● **What you are asked to do**
Can you rewrite the items below with "basketball" changed to "soccer" and everything else left the same? Leave the pictures out of your answer.

● **Exercise data**
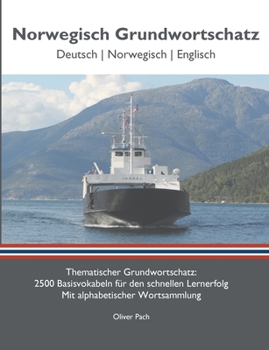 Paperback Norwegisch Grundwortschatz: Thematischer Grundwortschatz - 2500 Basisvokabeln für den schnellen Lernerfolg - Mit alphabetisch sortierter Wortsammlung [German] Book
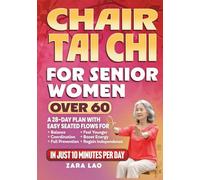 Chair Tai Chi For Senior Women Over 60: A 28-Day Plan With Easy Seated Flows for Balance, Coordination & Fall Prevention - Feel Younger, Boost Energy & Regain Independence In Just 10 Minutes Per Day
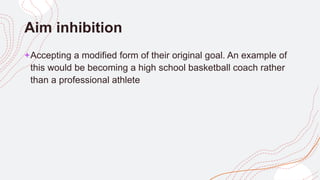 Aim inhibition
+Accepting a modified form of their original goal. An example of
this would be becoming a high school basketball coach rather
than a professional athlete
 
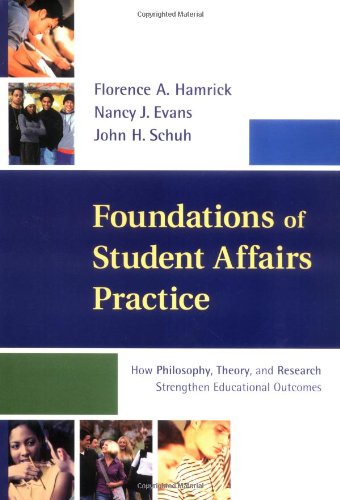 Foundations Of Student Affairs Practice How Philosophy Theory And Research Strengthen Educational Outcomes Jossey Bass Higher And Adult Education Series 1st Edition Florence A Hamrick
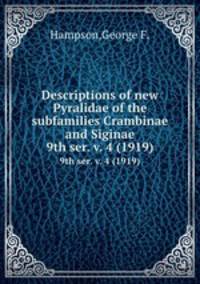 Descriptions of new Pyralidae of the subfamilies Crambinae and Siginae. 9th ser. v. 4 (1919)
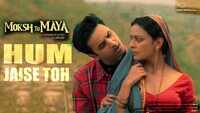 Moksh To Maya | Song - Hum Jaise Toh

● **Response to the task**
 Paperback Norwegisch Grundwortschatz: Thematischer Grundwortschatz - 2500 Basisvokabeln für den schnellen Lernerfolg - Mit alphabetisch sortierter Wortsammlung [German] Book
 Chair Tai Chi For Senior Women Over 60: A 28-Day Plan With Easy Seated Flows for Balance, Coordination & Fall Prevention - Feel Younger, Boost Energy & Regain Independence In Just 10 Minutes Per Day
 Aim inhibition
+Accepting a modified form of their original goal. An example of
this would be becoming a high school soccer coach rather
than a professional athlete
 
 Foundations Of Student Affairs Practice How Philosophy Theory And Research Strengthen Educational Outcomes Jossey Bass Higher And Adult Education Series 1st Edition Florence A Hamrick
 Descriptions of new Pyralidae of the subfamilies Crambinae and Siginae. 9th ser. v. 4 (1919)
 Moksh To Maya | Song - Hum Jaise Toh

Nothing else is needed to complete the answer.